■ Source text:
Yes. There are two different OEM windshields, one with and one without a rainsensor. They come with the rain sensor attached from the factory. Insist that they come back and fix it right.


----------



## vern (Apr 19, 2002)

dlloyd1975 said:


> Yes. There are two different OEM windshields, one with and one without a rainsensor. They come with the rain sensor attached from the factory. Insist that they come back and fix it right.


Three different OEM windshields, one without anything,one with rain sensor and one with rain sensor and HUD. I don't think its possible to get a windshield with rain sensor and HUD and not being OEM.
cheers
vern


----------



## dlloyd1975 (Sep 8, 2002)

vern said:


> Three different OEM windshields, one without anything,one with rain sensor and one with rain sensor and HUD. I don't think its possible to get a windshield with rain sensor and HUD and not being OEM.
> cheers
> vern


Ah. I was just thinking about the E46, but I guess for the E60 and E63 there would be three.


----------



## Bill97Z (Dec 20, 2002)

What is an HUD?

■ Extracted material:
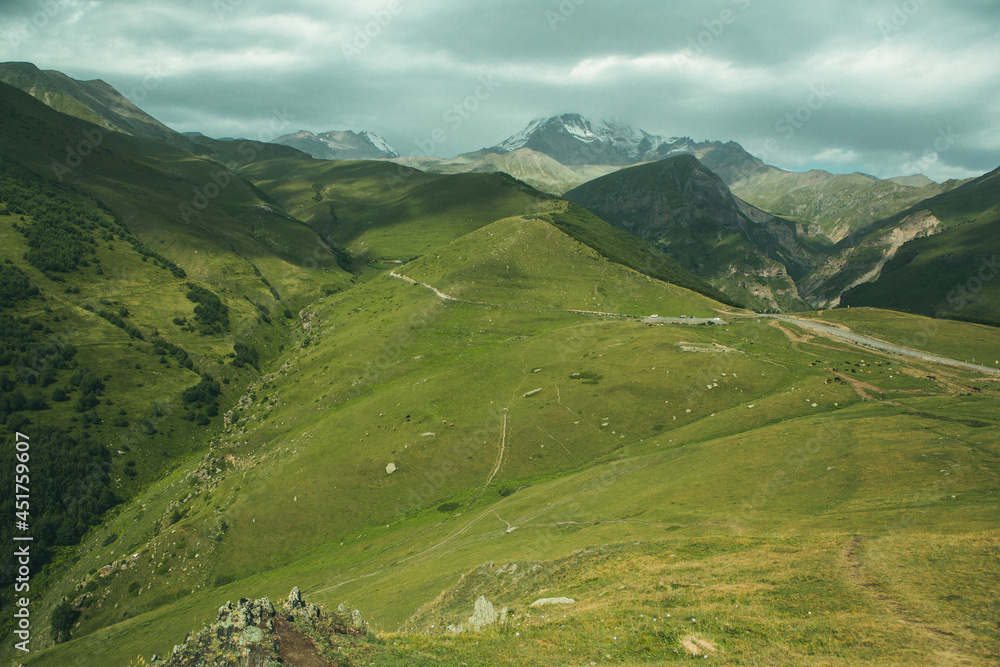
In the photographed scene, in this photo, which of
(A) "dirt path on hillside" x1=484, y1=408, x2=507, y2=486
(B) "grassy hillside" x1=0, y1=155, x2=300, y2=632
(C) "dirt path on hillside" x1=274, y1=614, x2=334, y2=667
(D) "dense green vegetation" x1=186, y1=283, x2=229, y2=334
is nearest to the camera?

■ The tasks:
a - From the windshield thread, output the passage from "## dlloyd1975 (Sep" up to and including "would be three.".
b - In the windshield thread, how many different OEM windshields does vern say there are, and what are they?
c - Rewrite as a short list the paragraph in vern's post of the windshield thread that begins "Three different OEM windshields".

■ Exercise answers:
a -
## dlloyd1975 (Sep 8, 2002)

vern said:


> Three different OEM windshields, one without anything,one with rain sensor and one with rain sensor and HUD. I don't think its possible to get a windshield with rain sensor and HUD and not being OEM.
> cheers
> vern


Ah. I was just thinking about the E46, but I guess for the E60 and E63 there would be three.

b - Three: one without anything, one with a rain sensor, and one with a rain sensor and HUD.

c -
- There are three OEM windshields: one with no extras, one with a rain sensor, and one with a rain sensor and HUD.
- A non-OEM windshield with both a rain sensor and HUD probably can't be had.